A acusação também inclui a esposa do ex-ditador, Cilia Flores, de 69 anos, que igualmente se declarou não culpada. Ambos respondem por acusações de tráfico de cocaína com destino aos Estados Unidos. A nova denúncia formal também envolve o filho do casal, Nicolás Maduro Guerra, conhecido como “Nicolasito”, o ministro do Interior Diosdado Cabello e um narcotraficante foragido.
A audiência judicial ocorreu no mesmo dia em que foi instalado o novo Parlamento em Caracas, onde Delcy Rodríguez tomou posse como chefe do regime chavista. “Venho com dor pelo sequestro de dois heróis que temos como reféns nos Estados Unidos”, declarou aos parlamentares. “Venho também com honra para jurar em nome de todos os venezuelanos”, acrescentou. Rodríguez ocupava a vice-presidência desde 2018 e estava na linha de sucessão. O Tribunal Supremo de Justiça determinou que ela assumisse o cargo por 90 dias, com possibilidade de prorrogação.
Paralelamente, o presidente dos Estados Unidos, Donald Trump, afirmou nesta segunda-feira que a operação militar norte-americana que derrubou o ditador venezuelano ocorreu sem a participação do círculo próximo de Maduro, embora tenha reconhecido que “muitos queriam fazer um acordo” para facilitar a transição.
Em entrevista à NBC News, Trump disse que a prisão de Maduro não teve comunicação prévia com Delcy Rodríguez. “Não, isso não aconteceu”, afirmou ao ser questionado sobre uma possível coordenação com a dirigente chavista.
O presidente norte-americano acrescentou que Rodríguez “tem cooperado” com autoridades dos Estados Unidos. “Em breve vamos decidir se as sanções existentes contra ela serão mantidas ou suspensas”, declarou.
Trump reiterou que a ação foi realizada sob sua decisão e supervisão direta, apesar de contar com um grupo de autoridades encarregadas da coordenação da operação, entre elas o secretário de Estado Marco Rubio e o secretário de Defesa Pete Hegseth.
Na mesma entrevista, Trump afirmou que empresas norte-americanas poderiam reconstruir a infraestrutura petrolífera da Venezuela em menos de 18 meses. “Acho que podemos fazer isso em menos tempo, mas será muito caro.

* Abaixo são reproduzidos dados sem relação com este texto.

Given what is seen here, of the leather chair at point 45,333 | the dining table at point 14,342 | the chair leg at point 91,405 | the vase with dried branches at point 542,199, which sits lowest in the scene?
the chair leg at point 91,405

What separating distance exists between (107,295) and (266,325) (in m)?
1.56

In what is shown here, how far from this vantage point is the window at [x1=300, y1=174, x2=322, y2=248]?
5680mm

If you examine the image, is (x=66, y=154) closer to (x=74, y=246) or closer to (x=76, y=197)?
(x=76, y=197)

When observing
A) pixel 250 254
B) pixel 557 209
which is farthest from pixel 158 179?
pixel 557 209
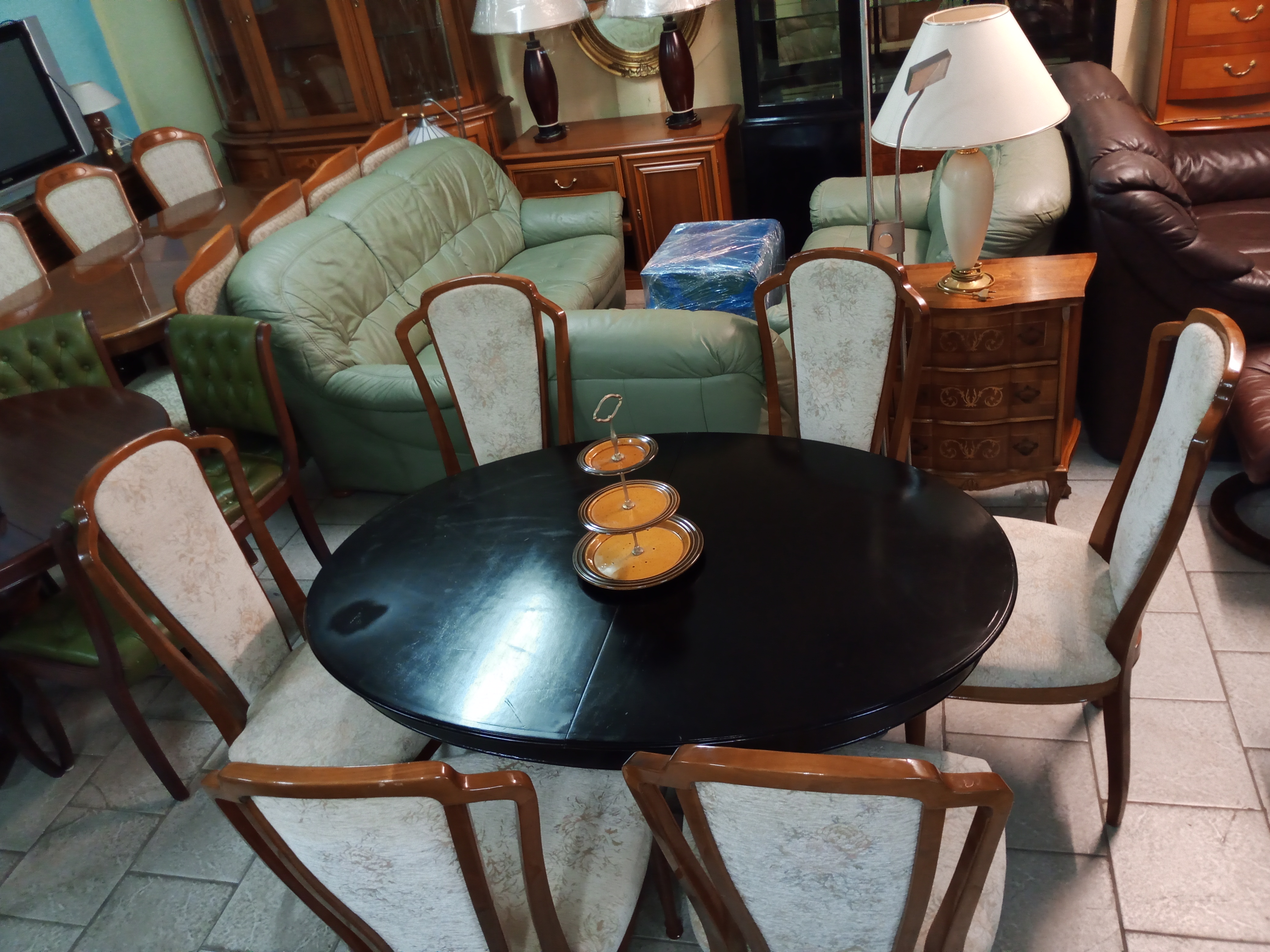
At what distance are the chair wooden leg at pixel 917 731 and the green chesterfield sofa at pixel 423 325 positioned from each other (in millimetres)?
861

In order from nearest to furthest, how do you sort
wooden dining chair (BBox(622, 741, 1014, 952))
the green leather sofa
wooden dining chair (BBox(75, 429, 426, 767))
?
1. wooden dining chair (BBox(622, 741, 1014, 952))
2. wooden dining chair (BBox(75, 429, 426, 767))
3. the green leather sofa

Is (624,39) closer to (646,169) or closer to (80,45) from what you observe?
(646,169)

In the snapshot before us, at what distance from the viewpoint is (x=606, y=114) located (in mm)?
4617

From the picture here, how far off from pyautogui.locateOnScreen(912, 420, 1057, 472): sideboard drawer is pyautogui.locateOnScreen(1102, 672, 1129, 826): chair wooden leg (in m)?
0.90

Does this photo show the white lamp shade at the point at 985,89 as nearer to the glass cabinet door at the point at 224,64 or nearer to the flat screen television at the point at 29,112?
the glass cabinet door at the point at 224,64

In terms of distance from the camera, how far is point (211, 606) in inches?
65.8

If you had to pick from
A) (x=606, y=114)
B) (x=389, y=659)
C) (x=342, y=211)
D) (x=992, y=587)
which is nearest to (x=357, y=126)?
(x=606, y=114)

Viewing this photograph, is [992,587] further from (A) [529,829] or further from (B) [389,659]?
(B) [389,659]

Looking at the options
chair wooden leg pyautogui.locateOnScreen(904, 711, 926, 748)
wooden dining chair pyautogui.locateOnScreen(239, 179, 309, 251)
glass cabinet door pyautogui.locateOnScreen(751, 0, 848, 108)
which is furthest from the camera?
glass cabinet door pyautogui.locateOnScreen(751, 0, 848, 108)

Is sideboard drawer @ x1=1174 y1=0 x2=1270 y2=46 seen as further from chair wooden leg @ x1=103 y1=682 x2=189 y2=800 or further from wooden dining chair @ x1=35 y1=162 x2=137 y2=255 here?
wooden dining chair @ x1=35 y1=162 x2=137 y2=255

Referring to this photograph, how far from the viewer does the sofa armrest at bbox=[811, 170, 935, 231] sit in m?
3.47

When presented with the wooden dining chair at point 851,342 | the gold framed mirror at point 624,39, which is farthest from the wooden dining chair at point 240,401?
A: the gold framed mirror at point 624,39

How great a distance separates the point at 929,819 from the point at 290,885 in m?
0.79

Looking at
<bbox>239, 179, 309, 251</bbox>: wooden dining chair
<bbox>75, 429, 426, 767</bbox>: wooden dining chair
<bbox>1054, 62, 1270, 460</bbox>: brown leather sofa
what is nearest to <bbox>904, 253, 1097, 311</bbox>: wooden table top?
<bbox>1054, 62, 1270, 460</bbox>: brown leather sofa
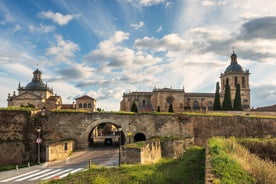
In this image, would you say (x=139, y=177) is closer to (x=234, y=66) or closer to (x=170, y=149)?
(x=170, y=149)

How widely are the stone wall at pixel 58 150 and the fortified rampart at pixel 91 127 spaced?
97.7 inches

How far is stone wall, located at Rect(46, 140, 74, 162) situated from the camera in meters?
23.6

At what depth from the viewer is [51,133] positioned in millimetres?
30547

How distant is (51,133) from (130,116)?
9.31m

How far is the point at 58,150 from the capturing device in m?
25.2

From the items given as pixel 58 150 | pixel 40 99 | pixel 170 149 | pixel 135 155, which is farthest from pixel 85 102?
pixel 135 155

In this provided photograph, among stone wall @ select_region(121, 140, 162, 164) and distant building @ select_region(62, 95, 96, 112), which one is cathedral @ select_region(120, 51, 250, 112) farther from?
stone wall @ select_region(121, 140, 162, 164)

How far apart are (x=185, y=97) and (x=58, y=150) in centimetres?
5531

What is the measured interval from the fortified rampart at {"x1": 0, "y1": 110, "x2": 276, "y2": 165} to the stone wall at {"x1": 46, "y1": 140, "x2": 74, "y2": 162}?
2482 millimetres

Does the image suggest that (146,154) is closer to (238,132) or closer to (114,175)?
(114,175)

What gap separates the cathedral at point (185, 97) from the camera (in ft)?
241

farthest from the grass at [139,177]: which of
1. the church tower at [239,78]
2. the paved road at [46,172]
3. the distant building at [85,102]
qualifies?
the church tower at [239,78]

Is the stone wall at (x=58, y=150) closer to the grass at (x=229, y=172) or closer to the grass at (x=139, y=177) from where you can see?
the grass at (x=139, y=177)

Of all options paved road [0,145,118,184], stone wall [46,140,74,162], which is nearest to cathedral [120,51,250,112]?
stone wall [46,140,74,162]
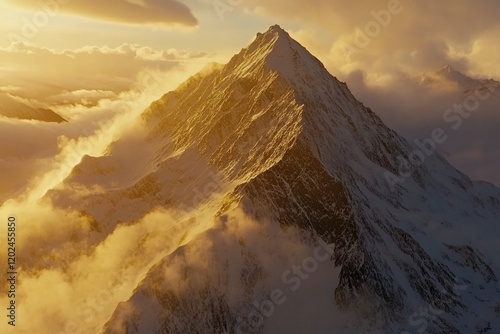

Será gasto muito dinheiro, as companhias de petróleo farão o trabalho e depois serão reembolsadas por nós ou por meio das receitas”, disse.
As reservas de petróleo da Venezuela são estimadas em mais de 300 bilhões de barris, o equivalente a cerca de um quinto das reservas globais conhecidas.
Apesar do otimismo demonstrado por Trump, a indústria petrolífera dos Estados Unidos segue cautelosa. Exxon Mobil, Chevron e ConocoPhillips demonstraram preocupação com o histórico de nacionalizações e expropriações de ativos no país, além da instabilidade política e das sanções em vigor.
O CEO da Exxon Mobil, Darren Woods, lembrou que a empresa foi expropriada duas vezes e destacou que um eventual retorno ao país exige uma análise econômica detalhada. A secretária de Energia dos EUA, Chris Wright, deve se reunir nesta semana com executivos da Exxon e da ConocoPhillips para discutir estratégias de investimento e reconstrução.
Trump afirmou que a retomada da indústria petrolífera venezuelana beneficiaria as empresas norte-americanas e ajudaria a reduzir os preços do petróleo no mercado global. “Ter uma Venezuela produzindo petróleo é bom para os Estados Unidos porque mantém o preço do barril baixo”, disse, ressaltando que os preços da gasolina estão nos níveis mais baixos desde março de 2021. Segundo ele, as receitas geradas poderiam compensar os investimentos privados, sem necessidade de uso de recursos adicionais do governo americano.
Sobre a política interna venezuelana, Trump descartou a realização de novas eleições nos próximos 30 dias. “Primeiro precisamos arrumar o país. Não há como as pessoas votarem agora”, afirmou.
Ele também declarou que os Estados Unidos poderiam intervir novamente caso Delcy Rodríguez deixasse de cooperar. “Estamos preparados. Na verdade, já esperávamos ter que fazer isso”, concluiu.